Но, может быть, главная причина свёртывания реформы к лету 1917 года крылась как раз во внешне выигрышном лозунге опоры на «крепкого хозяина», сильного мужика. Это заявление шло вразрез с вековечными представлениями крестьян о царе как о защитнике слабых, подрывало монархическую идею в самом корне. Вместо защиты слабых власть теперь поддерживала право сильных. Это никак не вязалось с той «правдой для всех», о которой мечтали крестьяне. Интересно, что и Л. Н. Толстой в личной переписке со Столыпиным указывал ему на этот нравственный изъян реформы.
Экономическая правота столыпинской аграрной реформы сегодня очевидна. Но в ту эпоху ей пришлось столкнуться с ещё не отжившими мощными тенденциями народной психологии. Дождавшись Декрета о земле 1917 года, большинство крестьян повели себя как те тощие коровы, которые пожрали тучных, но сами от этого тучнее не стали (Быт. 41, 17–21).
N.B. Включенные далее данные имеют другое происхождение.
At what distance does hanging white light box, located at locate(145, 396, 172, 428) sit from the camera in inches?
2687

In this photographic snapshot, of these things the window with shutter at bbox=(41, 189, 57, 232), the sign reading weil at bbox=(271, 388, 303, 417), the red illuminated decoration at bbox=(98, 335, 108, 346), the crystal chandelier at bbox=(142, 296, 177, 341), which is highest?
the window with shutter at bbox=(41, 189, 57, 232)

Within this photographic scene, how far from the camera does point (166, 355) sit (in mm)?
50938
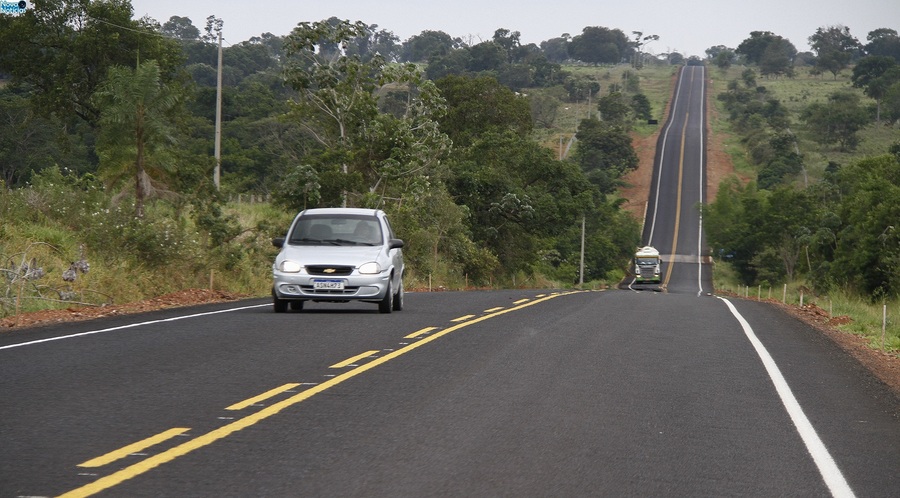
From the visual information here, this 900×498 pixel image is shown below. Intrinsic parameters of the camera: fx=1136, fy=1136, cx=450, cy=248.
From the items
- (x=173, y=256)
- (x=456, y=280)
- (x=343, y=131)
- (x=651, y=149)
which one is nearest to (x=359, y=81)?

Революционизация общественного сознания происходит парадоксально: революция поджидала русское общество на пути от плохого положения к лучшему, когда части людей казалось, что реформы идут слишком медленно.
1909 год стал временем наивысшего взлёта и одновременно началом заката эпохи Столыпина. Справившись с революционными потрясениями, победив левую оппозицию, Столыпин столкнулся с крепнувшей в этих условиях правой реакцией со стороны влиятельных членов Государственного совета (В. Ф. Трепов, П. Н. Дурново) и «Союза русского народа», обвинявших его в опасном либерализме и заигрывании с Думой.
Оппозиция справа дополнялась открытой неприязнью к Петру Аркадиевичу императрицы Александры Фёдоровны. Причиной тому было столкновение премьера с Г. Распутиным.
В конце 1908 года петербургское охранное отделение узнало от дворцового коменданта Дедюлина о том, что на квартире фрейлины А. А. Вырубовой императрице был представлен «старец» Григорий Распутин — личность, охранке совершенно неизвестная и потому возбудившая подозрения. Слежка и сбор сведений о нём дали неутешительную информацию: хотя подозрения в террористических замыслах отпали, но выяснилось, что за «старцем» числятся кражи, разврат…
Узнав об этом, Столыпин был поражён, ведь во все эти смутные годы Пётр Аркадиевич ревниво оберегал монаршую честь от любых посягательств и подозрений. В 1909 году состоялся его личный разговор с государем, смущённым вмешательством премьера в его личную жизнь. Николай II пообещал, что встреч с Распутиным больше не будет.
Однако вскоре Столыпину сообщили, что Распутин не только не уехал, но, напротив, зачастил ко двору и, видимо, пользовался особым расположением государыни. Рискуя очень многим, Столыпин на свой страх и риск выдал агентам охранки разрешение на арест и высылку Распутина из столицы с условием ареста за пределами Царского Села. Первые старания агентов ни к чему не привели, но вскоре Распутин, не дожидаясь дальнейшего развития событий, исчез и через некоторое время объявился в Сибири, в родном селе.
А в 1911 году, после возвращения «старца» в Петербург, состоялась личная встреча премьера с Распутиным, на которой последний пытался гипнотизировать Петра Аркадиевича, но безрезультатно. После этой встречи Распутин был выслан в родное село, но вскоре объявился в Киеве, привезённый туда Вырубовой.
Борьба с политическими интригами и самоотверженное отстаивание авторитета августейшей фамилии от грязных посягательств всякого рода авантюристов дорого стоили Петру Аркадиевичу. По утверждению сотрудника «Нового времени» А. А. Пиленко, Столыпин говорил в 1910 году одному иностранному послу: «Мой авторитет подорван; меня подержат, сколько будет надобно, для того чтобы использовать мои силы, а затем меня выбросят за борт» (Московский еженедельник, 1910, 20 мар.). Столыпин, «честный часовой», оказался помехой и здесь, не пожелав, достигнув заветной цели, уйти со своего поста. Обстановка в стране стабилизировалась, на смену крестьянину-бунтарю шёл столыпинский «крепкий мужичок», атакующий дворянские поместья не наскоком, а экономической осадой, и с гораздо большим успехом. Столыпинские ревизионные комиссии против высокопоставленных воров и мздоимцев, думские расследования грозили окончательно закрыть для очень и очень многих сановников доступ к кормушке власти. Через его голову левые и правые протягивали друг другу руки, и уже никто не мог поручиться, с какой стороны будет нанесён роковой удар.